§ **WORK ORDER**:
Using the records below, locate all lines containing "frames" and return them.

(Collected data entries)
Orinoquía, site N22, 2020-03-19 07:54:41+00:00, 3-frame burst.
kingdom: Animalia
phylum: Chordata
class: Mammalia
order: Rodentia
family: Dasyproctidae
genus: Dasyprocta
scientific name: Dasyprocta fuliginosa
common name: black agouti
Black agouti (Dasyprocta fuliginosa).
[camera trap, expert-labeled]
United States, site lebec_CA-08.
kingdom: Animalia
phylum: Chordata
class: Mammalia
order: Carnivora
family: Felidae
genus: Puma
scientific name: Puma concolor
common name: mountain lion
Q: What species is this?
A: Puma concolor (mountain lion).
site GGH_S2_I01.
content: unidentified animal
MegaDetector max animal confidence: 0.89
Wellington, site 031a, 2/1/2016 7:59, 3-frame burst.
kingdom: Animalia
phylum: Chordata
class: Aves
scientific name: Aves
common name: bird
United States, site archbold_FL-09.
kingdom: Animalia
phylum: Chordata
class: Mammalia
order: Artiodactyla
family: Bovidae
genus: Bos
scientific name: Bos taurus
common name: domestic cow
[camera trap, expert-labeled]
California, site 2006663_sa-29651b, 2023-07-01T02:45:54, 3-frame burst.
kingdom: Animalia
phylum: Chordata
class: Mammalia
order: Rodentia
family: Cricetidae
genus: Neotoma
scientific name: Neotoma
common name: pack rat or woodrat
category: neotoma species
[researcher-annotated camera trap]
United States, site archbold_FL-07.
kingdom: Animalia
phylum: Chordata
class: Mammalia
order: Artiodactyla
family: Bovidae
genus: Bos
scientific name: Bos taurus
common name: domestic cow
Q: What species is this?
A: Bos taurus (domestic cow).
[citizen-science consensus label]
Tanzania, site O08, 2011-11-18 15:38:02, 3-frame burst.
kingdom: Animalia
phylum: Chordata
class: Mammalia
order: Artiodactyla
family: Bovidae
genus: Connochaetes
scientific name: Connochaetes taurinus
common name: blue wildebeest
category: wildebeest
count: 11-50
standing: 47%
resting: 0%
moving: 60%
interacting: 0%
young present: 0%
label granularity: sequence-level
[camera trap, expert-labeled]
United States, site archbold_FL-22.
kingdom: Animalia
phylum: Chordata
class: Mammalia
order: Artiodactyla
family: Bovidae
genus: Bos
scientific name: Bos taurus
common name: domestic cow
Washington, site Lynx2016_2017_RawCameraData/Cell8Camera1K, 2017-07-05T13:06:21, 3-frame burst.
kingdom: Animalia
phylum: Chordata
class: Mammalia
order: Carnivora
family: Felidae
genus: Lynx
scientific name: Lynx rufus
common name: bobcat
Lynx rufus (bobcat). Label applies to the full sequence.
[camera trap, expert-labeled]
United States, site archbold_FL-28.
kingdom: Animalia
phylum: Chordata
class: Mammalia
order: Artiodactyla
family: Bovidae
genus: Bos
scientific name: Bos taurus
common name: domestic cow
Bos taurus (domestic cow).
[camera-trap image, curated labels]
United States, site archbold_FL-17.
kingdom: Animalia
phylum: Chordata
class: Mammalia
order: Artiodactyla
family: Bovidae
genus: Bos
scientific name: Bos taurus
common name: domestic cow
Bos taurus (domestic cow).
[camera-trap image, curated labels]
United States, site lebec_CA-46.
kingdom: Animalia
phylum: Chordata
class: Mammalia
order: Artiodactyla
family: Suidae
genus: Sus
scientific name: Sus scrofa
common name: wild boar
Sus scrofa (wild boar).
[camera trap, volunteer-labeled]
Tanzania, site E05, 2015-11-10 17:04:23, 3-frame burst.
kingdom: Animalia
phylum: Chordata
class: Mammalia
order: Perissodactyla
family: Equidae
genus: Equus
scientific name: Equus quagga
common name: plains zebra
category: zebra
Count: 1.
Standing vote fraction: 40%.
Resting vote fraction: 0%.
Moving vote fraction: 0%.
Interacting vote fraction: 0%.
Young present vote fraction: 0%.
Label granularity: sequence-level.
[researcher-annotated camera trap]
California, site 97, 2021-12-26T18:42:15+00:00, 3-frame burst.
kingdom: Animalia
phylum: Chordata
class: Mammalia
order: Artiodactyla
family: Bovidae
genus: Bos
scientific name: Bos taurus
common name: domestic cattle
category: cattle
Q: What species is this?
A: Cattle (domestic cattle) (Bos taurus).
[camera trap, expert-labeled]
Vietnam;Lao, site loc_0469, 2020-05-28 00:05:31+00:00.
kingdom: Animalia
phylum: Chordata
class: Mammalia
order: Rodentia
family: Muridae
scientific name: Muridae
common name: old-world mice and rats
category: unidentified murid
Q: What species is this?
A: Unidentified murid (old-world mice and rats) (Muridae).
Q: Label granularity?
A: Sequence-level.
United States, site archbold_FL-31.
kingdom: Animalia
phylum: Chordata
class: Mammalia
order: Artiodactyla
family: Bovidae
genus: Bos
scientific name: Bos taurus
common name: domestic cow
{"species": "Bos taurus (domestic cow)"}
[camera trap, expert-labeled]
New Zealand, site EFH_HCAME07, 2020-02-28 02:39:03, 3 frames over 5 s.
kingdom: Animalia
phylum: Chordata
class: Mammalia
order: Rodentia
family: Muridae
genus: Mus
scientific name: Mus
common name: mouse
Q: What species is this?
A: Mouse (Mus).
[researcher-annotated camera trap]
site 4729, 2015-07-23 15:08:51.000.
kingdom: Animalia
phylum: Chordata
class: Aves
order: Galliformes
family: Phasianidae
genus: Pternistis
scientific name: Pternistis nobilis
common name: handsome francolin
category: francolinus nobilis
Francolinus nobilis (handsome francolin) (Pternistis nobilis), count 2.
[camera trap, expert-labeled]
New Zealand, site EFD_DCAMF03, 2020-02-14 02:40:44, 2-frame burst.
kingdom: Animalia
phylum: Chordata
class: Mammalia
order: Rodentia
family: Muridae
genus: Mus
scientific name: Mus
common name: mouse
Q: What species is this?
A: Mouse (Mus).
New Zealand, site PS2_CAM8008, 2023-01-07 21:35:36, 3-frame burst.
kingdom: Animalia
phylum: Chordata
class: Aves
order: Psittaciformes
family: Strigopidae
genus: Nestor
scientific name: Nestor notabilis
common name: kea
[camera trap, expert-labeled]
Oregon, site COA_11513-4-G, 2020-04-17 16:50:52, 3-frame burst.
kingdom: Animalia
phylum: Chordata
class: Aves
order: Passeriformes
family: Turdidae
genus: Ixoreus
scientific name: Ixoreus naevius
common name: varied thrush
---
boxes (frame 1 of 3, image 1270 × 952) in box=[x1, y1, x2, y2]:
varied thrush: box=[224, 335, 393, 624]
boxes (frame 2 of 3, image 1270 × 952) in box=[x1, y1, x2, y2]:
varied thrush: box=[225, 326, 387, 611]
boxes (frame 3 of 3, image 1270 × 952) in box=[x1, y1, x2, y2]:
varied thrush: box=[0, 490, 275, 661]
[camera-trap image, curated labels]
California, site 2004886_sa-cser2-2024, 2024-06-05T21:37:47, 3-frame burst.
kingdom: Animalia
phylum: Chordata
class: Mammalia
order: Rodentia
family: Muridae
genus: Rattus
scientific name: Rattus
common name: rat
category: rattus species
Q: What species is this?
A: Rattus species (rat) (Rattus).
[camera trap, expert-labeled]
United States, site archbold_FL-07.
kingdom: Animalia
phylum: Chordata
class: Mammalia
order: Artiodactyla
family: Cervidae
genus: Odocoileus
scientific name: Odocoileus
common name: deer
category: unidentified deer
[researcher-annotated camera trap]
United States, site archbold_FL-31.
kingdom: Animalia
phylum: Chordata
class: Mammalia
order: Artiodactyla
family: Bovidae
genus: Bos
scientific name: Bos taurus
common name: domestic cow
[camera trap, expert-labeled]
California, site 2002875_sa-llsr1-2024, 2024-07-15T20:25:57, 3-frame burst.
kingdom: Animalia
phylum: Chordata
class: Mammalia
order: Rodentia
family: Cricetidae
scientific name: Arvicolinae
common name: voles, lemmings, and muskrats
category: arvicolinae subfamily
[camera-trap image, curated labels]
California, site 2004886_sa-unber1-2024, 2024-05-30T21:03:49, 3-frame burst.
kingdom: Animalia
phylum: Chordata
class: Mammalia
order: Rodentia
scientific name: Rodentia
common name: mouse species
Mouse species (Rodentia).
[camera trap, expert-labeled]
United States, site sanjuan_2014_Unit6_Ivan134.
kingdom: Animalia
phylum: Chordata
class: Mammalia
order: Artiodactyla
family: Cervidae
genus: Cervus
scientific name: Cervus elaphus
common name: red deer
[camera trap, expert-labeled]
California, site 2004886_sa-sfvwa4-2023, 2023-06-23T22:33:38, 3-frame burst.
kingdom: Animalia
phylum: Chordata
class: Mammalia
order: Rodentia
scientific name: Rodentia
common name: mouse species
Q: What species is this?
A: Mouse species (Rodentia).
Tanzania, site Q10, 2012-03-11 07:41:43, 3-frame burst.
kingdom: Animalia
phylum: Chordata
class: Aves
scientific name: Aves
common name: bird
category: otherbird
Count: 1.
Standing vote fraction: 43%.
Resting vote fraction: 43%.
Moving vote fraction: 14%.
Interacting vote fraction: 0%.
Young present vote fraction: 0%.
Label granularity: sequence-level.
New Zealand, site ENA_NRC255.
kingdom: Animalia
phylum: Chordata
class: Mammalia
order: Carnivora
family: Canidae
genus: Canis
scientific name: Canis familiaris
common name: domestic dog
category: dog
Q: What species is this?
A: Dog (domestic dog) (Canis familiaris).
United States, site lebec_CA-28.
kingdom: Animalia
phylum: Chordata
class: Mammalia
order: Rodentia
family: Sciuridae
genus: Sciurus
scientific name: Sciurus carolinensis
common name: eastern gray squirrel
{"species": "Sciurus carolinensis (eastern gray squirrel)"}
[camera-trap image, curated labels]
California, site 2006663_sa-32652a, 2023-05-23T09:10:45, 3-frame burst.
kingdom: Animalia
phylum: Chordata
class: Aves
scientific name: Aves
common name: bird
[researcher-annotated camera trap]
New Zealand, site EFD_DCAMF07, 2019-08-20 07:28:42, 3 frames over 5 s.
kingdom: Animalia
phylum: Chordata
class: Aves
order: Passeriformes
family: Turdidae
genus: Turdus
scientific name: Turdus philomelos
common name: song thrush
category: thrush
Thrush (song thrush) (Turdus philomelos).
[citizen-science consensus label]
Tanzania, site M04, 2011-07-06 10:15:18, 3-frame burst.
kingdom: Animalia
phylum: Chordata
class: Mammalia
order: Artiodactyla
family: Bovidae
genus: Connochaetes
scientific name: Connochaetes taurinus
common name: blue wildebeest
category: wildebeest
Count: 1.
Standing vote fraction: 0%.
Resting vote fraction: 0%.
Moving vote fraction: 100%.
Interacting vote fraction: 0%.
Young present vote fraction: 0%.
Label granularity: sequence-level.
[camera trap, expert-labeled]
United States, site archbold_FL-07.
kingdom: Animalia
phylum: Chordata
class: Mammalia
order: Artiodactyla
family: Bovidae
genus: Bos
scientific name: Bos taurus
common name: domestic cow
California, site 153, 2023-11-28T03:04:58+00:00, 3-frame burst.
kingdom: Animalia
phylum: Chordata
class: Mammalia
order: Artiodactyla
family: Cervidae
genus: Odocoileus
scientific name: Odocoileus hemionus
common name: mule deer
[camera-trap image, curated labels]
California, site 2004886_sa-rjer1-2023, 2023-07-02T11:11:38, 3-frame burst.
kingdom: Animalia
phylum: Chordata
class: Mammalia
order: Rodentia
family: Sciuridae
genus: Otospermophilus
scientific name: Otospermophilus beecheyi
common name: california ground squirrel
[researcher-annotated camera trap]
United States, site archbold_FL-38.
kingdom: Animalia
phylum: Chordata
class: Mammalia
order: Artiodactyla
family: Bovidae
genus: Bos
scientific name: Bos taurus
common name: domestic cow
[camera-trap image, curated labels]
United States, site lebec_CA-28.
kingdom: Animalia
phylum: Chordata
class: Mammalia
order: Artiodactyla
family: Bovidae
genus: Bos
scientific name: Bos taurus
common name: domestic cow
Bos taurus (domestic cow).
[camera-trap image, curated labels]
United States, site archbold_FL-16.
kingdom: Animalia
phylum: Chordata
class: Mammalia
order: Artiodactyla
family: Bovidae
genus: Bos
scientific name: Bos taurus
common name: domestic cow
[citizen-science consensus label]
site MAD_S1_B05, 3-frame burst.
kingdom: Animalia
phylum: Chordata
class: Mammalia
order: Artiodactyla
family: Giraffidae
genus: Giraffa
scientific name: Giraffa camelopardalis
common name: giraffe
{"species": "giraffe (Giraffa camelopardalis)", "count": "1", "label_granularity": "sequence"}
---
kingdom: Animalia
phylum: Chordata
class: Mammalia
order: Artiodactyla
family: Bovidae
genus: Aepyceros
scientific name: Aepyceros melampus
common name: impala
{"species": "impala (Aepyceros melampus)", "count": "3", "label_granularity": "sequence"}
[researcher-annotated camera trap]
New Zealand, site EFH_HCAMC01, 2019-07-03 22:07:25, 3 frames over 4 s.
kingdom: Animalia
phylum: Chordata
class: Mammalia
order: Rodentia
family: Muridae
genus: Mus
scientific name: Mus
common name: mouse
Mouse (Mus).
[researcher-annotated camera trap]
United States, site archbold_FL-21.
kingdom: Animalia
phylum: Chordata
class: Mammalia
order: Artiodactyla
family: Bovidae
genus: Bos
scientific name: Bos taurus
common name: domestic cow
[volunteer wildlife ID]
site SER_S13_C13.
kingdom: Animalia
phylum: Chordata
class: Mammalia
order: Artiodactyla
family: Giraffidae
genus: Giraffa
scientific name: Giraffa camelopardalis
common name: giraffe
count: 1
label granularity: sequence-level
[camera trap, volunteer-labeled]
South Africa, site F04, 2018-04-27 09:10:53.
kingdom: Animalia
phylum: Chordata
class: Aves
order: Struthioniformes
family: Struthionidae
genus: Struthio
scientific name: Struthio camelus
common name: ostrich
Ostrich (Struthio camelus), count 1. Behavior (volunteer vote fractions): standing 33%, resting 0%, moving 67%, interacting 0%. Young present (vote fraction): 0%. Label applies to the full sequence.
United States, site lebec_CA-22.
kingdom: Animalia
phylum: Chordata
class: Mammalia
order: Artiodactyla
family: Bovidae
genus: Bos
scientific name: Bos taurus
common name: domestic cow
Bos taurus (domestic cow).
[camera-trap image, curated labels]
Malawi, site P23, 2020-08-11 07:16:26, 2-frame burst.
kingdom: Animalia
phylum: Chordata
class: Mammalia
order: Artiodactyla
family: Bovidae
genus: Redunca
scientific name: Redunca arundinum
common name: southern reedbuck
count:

§ **ANSWER TO THIS TASK**:
New Zealand, site EFH_HCAME07, 2020-02-28 02:39:03, 3 frames over 5 s.
New Zealand, site EFD_DCAMF07, 2019-08-20 07:28:42, 3 frames over 5 s.
New Zealand, site EFH_HCAMC01, 2019-07-03 22:07:25, 3 frames over 4 s.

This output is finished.